So what is 10 when constructed in the real numbers? Well, at least with the Dedekind cut version of the real numbers, all real numbers correspond to a set with an infinite amount of elements. This makes 10 under the hood look drastically different, although in practice it operates exactly the same.

So let's return to the question: Why is 10 the same as 9.99999? Because the real numbers have this completely surprising quality, where there is no next real number. So when you have two real numbers that are as close together as possible, they are the same. I can't think of any physical object that has this quality, but it's how the real numbers work (makes "real" seem ironic).

With integers (bag of stones version) this is not the same. When you have two integers as close to each other as possible they are still different, and they are distant one apart.

Put another way, 10 bags of stones are not the same as 9.9999999 but 10 the natural number, where natural numbers are a subset of the real numbers is.

The bottom line is that the real numbers have these tricky edge cases that are hard to understand intuitively. Don't worry, your intuition is not really failing you. :)
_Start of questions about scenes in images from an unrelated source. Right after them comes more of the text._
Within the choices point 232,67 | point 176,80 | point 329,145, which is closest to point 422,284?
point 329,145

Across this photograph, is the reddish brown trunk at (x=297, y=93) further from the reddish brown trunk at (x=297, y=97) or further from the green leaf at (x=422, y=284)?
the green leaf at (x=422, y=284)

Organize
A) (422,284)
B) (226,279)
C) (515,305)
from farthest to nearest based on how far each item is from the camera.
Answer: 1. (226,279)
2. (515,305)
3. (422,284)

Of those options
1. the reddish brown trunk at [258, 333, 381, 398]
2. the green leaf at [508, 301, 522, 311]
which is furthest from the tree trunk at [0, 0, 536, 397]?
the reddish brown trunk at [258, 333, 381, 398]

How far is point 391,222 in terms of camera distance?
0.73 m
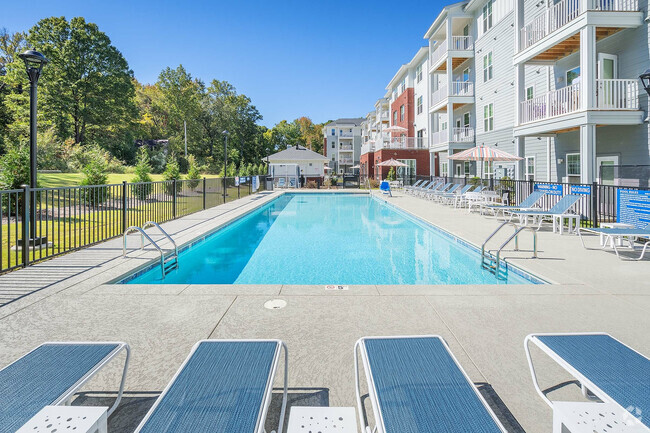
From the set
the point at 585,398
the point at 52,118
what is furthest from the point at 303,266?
the point at 52,118

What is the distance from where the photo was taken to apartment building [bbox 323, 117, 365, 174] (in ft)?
213

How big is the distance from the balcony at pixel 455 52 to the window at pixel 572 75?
9.06m

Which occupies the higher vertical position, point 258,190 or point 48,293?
point 258,190

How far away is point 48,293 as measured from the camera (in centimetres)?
496

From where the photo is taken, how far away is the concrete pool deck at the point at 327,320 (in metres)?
2.78

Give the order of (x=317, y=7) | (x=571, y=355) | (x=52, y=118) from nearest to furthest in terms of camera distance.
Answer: (x=571, y=355) → (x=317, y=7) → (x=52, y=118)

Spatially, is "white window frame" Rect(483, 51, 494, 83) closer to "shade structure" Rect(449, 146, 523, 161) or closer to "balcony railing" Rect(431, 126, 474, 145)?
"balcony railing" Rect(431, 126, 474, 145)

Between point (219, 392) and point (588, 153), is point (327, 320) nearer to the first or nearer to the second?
point (219, 392)

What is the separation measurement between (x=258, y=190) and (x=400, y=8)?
55.7ft

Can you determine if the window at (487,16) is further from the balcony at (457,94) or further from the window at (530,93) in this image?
the window at (530,93)

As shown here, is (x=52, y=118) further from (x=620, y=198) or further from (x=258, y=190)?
(x=620, y=198)

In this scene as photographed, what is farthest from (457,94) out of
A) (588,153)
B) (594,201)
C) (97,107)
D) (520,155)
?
(97,107)

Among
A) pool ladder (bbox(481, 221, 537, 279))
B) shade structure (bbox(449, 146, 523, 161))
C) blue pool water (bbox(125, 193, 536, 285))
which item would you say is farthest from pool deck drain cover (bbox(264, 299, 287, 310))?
shade structure (bbox(449, 146, 523, 161))

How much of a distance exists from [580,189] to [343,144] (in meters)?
56.8
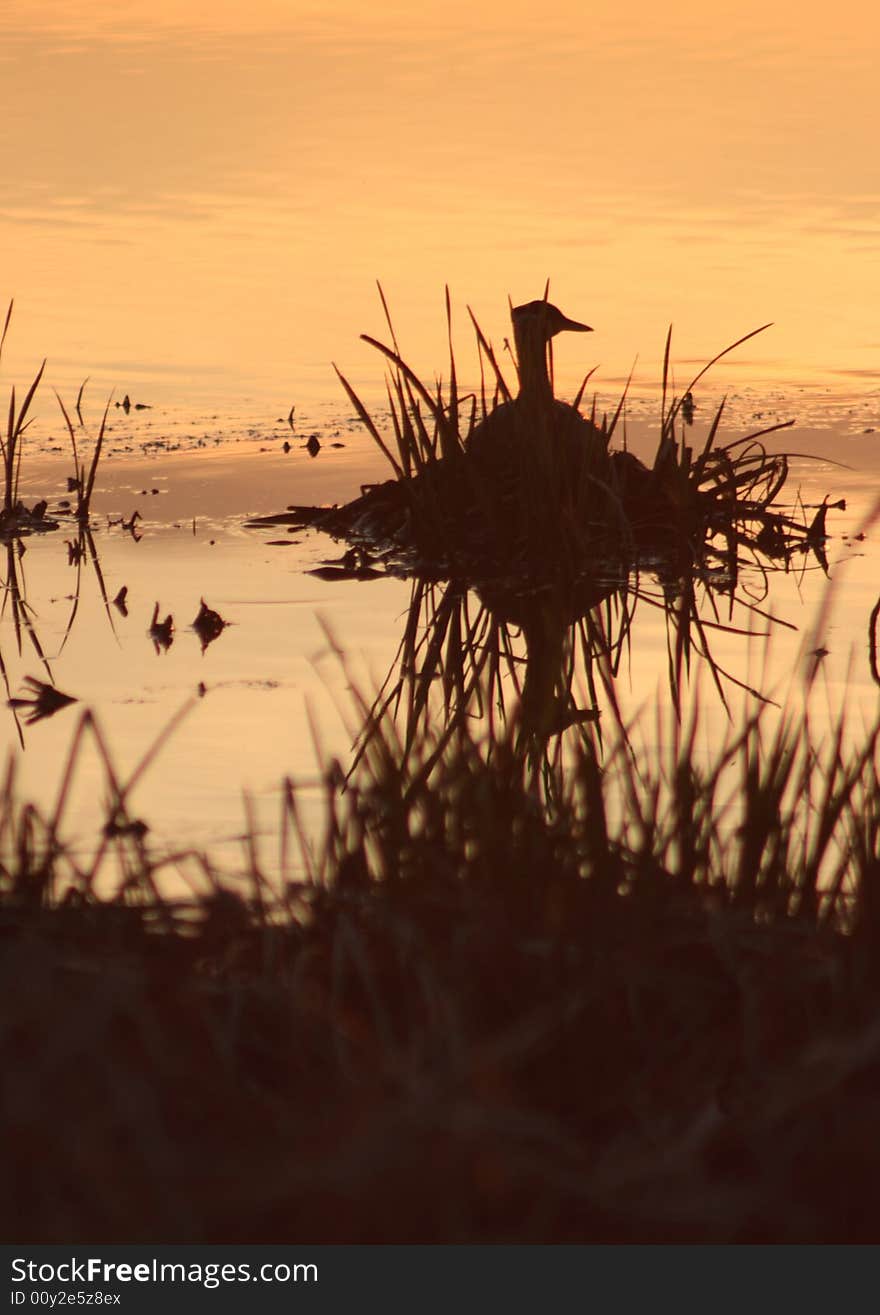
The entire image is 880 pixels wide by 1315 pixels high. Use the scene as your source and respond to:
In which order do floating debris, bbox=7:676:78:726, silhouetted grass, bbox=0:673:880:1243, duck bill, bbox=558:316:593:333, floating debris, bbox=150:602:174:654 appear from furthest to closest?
duck bill, bbox=558:316:593:333, floating debris, bbox=150:602:174:654, floating debris, bbox=7:676:78:726, silhouetted grass, bbox=0:673:880:1243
I didn't feel confident answering until I got this Terence Tao link:

Wayback Machine
PDF,page 12

Answer 13

Both proposed number expressions represent the same Dedekind cut of the set of rational numbers, i.e. the same real number.

The answer is "true".

Answer 14

Let $R$ be any ring containing an element $x$ such that $1-10x=0$. Suppose further that $R$ contains the formal power series $\sum_{i=1}^\infty x^i$.

Formally this means there is a ring homomorphism $f\colon S\to R$, from a subring $S\subseteq\mathbb{Z}[[t]]$ containing $\sum_{i=1}^\infty t^i$, such that $f(t)=x$.

Then: $$1=\sum_{i=1}^\infty 9x^i.$$

Proof: We have $$0=(1-10x)\left(1+\sum_{i=1}^\infty x^i\right)=1-\sum_{i=1}^\infty 9x^i.$$

---

Apology: I looked through the previous $31$ answers and did not see any that made clear that this result can be proved algebraically (independently of any topology, analysis or order structure). I think this is a legitimate contribution to the discussion, as once someone has understood why the identity follows from the definitions, they tend to wonder if they could not have defined the reals "better", to avoid it (or perhaps that is what they were wondering in the first place, without realising).

Answer 15

One missing link in other answers.

If $0.9999....$ and $1$ are to represent real numbers then they have to follow the properties of the set of real numbers.

One of them is saying that real numbers are densely ordered, meaning there is always another real number between two different real numbers.

If $0.9999...$ and $1$ are different, there would have to be another real number between the two. However you cannot change any of the digits of either of the two to record this number.

Because of that, $0.9999...$ and $1$ must be considered the same element of the set of real numbers.

Answer 16

We can do this by computing the square root of $0.99...$ by long division method.

Now, we will firstly get a zero and decimal point in the quotient as $0<0.99...\leq 1$. Then $9$ as the divisor for the first pair of $9$'s, then $189$ for the next pair of $9$'s, $1989$ further and so on($19989$, $199989$, ...). The quotient is appended with a $9$ at each step and we can see a pattern in the dividends, divisors and the remainders so as to assure that the quotient will have only $9$'s after the decimal point. Though I'm not sure how to prove that there will be no digit except $9$, maybe observing the pattern is enough. (Inputs on this proof will be appreciated.)

Further we get $\sqrt{0.999...}=0.999...$, moreover $0<0.99...\leq 1$.

Now, if $x\in\mathbb{R},\ x=\sqrt{x} \implies x =0\ \text{or}\ x=1$

Thus we get $0.999...=1$